Extrait:
============
Un tour de Modestine, avec Sing Sing et Victor Rassov

Modestine (Sing Sing et Victor Rassov) / Photo : Azucena Mahuteau
Modestine (Sing Sing et Victor Rassov) / Photo : Azucena Mahuteau


« Le gligli fait des histoires, le gligli excite »

À la première écoute de Modestine, j’ai senti une excitation monter, pas besoin de s’enterrer pendant un mois avec de l’eau, du pain et un magnétophone pour trouver un sens à tout ça. Non l’envie de partager ma joie s’écrivait facilement : bien sûr, quand j’ai abordé leur cassette Grand dommage, j’en avais quelques clés, parce que j’écoute Arlt, parce que j’échange en MP avec Sing Sing et que sa façon d’aborder le métier de chansonnier nous intéresse toujours. Il a par exemple bien souligné que Modestine est une œuvre musicale à deux, que l’autre face de la pièce, c’est Victor Rassov, poète et musicien aux commandes partagées, plus d’autres invités qui passaient par là, comme Gilles Poizat (qu’on adore ici-bas), Marius Atherton (pareil), Léo Gobin (enchanté !) et la vedette Bertrand Belin.
============
Données fournies:

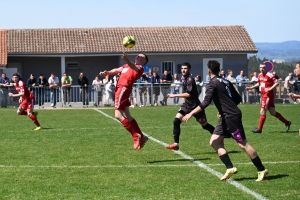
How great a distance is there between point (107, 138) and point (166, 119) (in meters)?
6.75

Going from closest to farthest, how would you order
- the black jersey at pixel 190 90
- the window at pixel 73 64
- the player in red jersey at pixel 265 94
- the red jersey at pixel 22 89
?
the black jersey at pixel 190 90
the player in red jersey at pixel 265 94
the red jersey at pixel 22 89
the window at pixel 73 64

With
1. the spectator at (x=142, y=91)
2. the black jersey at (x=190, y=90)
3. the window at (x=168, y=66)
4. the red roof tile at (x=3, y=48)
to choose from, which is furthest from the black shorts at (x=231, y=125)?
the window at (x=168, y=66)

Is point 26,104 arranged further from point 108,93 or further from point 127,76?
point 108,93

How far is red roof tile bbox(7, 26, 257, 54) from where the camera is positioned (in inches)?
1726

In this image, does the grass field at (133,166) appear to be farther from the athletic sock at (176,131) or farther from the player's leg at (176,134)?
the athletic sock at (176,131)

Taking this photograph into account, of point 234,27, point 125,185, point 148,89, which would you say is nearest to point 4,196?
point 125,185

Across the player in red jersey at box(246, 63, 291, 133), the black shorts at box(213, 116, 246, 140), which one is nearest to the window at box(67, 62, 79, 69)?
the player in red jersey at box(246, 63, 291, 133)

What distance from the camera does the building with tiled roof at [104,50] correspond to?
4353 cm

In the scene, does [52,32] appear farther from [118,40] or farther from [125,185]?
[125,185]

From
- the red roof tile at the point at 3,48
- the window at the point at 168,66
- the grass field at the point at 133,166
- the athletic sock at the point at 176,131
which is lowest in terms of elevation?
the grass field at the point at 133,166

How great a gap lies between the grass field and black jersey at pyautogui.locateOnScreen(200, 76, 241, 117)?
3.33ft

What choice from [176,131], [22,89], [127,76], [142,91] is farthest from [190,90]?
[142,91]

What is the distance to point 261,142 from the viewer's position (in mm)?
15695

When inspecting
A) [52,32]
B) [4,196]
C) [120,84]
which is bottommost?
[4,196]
============
Énoncé A: Selon l'extrait sur Modestine, quel est le titre de la cassette du duo ?
Énoncé B: Poursuivez l'extrait sur Modestine après sa dernière phrase.

Corrigé A: Grand dommage.

Corrigé B:
Alors Modestine nous propose quoi ? De la chanson biscornue qui joue avec plein de trucs, des cuivres incontrôlables (un one man fanfare un peu soûl) comme des annonces de tournoi médiéval avec un petit feeling o’rourkien, des guitares ultra lo-fi qui crissent, des batteries brinquebalantes, des boîtes à rythmes en preset… L’ensemble dégage une grand mélancolie mélodique évidente qui fait ultra plaisir, les chansons sont abordables, on a envie de chanter avec la cassette, d’apprendre les paroles, il y a même du langage enfantin qui peut redevenir le mot de passe d’un club de culte (le gligli) tant ces enregistrements sont aimables, tiennent d’une œuvre primitive qu’on se passerait sous le manteau.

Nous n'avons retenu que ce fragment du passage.